В канун войны отец, бывший уже известным микробиологом, поехал в командировку на борьбу с одной из периодически возникавших эпидемий, был захвачен быстро наступавшими немцами и попал к ним в тюрьму как «видный деятель большевистской науки». Все идиоты-чиновники, особенно тоталитарные идиоты, – как родные братья: отец немного посидел и у этих. Несколько месяцев, проведенных в гестапо, завершили формирование отцовских взглядов на тоталитарную власть, остаток жизни он пытался отгородиться от любой власти. Он никогда не состоял ни в каких партиях, просто был видным ученым. Отец считал, что каждый человек должен быть профессионалом и полноценную защиту от кого угодно можно обрести только в своем умении.

Позже, став уже достаточно известным писателем, я начал вкапываться в биографии самых видных деятелей советской науки и техники – и ужаснулся. Едва ли не каждого из них чиновничья власть хоть раз, а достала до печенок. Некоторым вовсе не повезло, и один из возможных спасителей человечества от голода, академик Вавилов, крупнейший в мире знаток пшениц, был уморен голодом в тюрьме. Его следователь, по фамилии Хват (он был еще жив в конце восьмидесятых, когда мы опубликовали эту историю в «Огоньке», – землячок, из Харькова), в начале каждого допроса заполнял протокол и, как положено, требовал, чтобы подследственный представился. Следовал стандартный ответ: «Академик Николай Вавилов». И сразу же – стандартная реплика Хвата: «Говно ты, а не академик!»
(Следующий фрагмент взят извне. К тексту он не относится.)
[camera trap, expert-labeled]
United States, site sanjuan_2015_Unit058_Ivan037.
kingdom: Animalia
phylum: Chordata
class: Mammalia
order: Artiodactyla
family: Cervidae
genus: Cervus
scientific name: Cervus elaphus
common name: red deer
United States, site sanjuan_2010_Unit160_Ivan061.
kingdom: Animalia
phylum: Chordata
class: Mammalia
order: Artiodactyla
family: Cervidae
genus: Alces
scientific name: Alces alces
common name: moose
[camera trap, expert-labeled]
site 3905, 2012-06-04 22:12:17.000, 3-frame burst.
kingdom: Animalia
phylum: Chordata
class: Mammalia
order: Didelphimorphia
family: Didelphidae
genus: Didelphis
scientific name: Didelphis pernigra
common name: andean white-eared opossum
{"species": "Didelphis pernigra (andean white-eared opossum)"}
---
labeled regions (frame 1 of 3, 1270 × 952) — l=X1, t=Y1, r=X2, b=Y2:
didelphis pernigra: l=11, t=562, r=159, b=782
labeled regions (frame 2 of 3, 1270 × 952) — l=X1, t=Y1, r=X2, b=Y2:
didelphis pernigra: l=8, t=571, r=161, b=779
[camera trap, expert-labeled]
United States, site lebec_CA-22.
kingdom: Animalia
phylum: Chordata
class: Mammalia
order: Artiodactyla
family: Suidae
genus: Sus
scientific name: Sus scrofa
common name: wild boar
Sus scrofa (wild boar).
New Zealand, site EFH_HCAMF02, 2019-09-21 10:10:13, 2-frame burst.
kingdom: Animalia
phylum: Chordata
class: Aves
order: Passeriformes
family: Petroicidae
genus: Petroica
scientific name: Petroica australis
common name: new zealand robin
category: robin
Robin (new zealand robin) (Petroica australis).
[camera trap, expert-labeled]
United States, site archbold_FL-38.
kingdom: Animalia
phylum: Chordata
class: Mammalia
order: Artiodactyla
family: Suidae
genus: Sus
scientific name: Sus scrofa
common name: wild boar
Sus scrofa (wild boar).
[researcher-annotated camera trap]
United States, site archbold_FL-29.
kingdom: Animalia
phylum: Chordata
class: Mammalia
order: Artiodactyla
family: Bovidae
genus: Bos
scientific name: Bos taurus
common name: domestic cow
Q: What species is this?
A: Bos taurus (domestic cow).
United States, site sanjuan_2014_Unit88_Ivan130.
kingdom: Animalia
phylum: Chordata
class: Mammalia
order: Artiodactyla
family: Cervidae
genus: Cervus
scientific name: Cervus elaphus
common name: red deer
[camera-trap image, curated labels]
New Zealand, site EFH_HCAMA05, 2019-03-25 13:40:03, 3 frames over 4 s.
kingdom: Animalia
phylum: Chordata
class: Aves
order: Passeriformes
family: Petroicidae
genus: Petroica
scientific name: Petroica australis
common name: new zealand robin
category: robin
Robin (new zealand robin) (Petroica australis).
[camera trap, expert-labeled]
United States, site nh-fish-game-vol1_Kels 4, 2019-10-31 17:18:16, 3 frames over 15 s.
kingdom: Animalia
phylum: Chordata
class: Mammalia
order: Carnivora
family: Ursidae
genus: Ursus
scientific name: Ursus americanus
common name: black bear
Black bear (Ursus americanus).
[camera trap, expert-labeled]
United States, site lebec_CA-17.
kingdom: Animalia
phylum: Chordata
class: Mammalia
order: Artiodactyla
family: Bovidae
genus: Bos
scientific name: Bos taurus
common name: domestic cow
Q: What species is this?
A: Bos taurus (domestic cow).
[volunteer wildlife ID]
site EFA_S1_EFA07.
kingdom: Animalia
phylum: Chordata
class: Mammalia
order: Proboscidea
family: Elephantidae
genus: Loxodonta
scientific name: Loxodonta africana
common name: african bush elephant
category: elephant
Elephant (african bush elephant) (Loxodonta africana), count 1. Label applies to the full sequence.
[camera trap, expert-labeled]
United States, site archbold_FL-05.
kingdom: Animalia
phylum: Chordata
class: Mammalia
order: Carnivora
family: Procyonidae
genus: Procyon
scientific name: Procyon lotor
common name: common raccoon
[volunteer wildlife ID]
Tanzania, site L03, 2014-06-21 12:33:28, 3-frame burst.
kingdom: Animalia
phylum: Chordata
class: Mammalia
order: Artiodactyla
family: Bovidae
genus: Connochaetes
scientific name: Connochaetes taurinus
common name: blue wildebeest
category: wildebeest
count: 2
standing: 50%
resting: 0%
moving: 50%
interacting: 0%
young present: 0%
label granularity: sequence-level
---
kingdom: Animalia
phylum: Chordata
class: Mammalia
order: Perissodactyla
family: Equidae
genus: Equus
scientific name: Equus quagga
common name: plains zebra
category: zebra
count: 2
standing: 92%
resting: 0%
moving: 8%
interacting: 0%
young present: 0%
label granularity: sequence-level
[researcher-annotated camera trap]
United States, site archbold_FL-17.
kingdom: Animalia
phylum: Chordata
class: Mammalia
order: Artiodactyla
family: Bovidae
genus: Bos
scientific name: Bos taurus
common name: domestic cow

В конце восьмидесятых годов я выступал по британскому телевидению и, говоря о Сергее Павловиче Королеве, заметил, что даже перед подготовленным им полетом человека в космос Королев еще не был надлежащим образом реабилитирован после отсидки. Немедленно из советского посольства в Лондоне поступил донос. Посол Замятин, один из реликтовых коммунистических чиновников, друг Суслова, сигнализировал, что я порочу великие достижения. Времена вроде бы изменились: в Москве меня сочли возможным ознакомить с доносом, но все-таки попросили объяснить, зачем я все это сказал. А мне всего-то не хотелось, чтобы следующий Королев для следующего Гагарина проектировал ракету мелом на тюремной стене…

Киевский академик Микола Бажан[2], лауреат Ленинской премии, один из крупнейших в этом столетии украинских переводчиков и поэтов, рассказывал мне, что в конце тридцатых годов он около двух лет подряд спал в брюках. Бажан с детства был близорук и не хотел на ощупь искать очки, стоять перед чекистами в нижнем белье. Он не чувствовал себя ни в чем виноватым, но полагал, что все равно посадят, и ждал рассветного стука в дверь. В конце концов он своего дождался, постучали. Готовый ко всему Бажан споро отпер замки и увидел на пороге маленького испуганного корреспондента, жаждущего интервью. Корреспондент сказал, будто только что его, Бажана, наградили высшим в стране орденом Ленина. Кое-как вытолкав нежданного гостя, Бажан решил скрыться, поскольку провокация была слишком очевидной. Дня два он пожил в кустах на киевском пляже, а на третий – нашел в песке газету, где прочел, что его и вправду наградили…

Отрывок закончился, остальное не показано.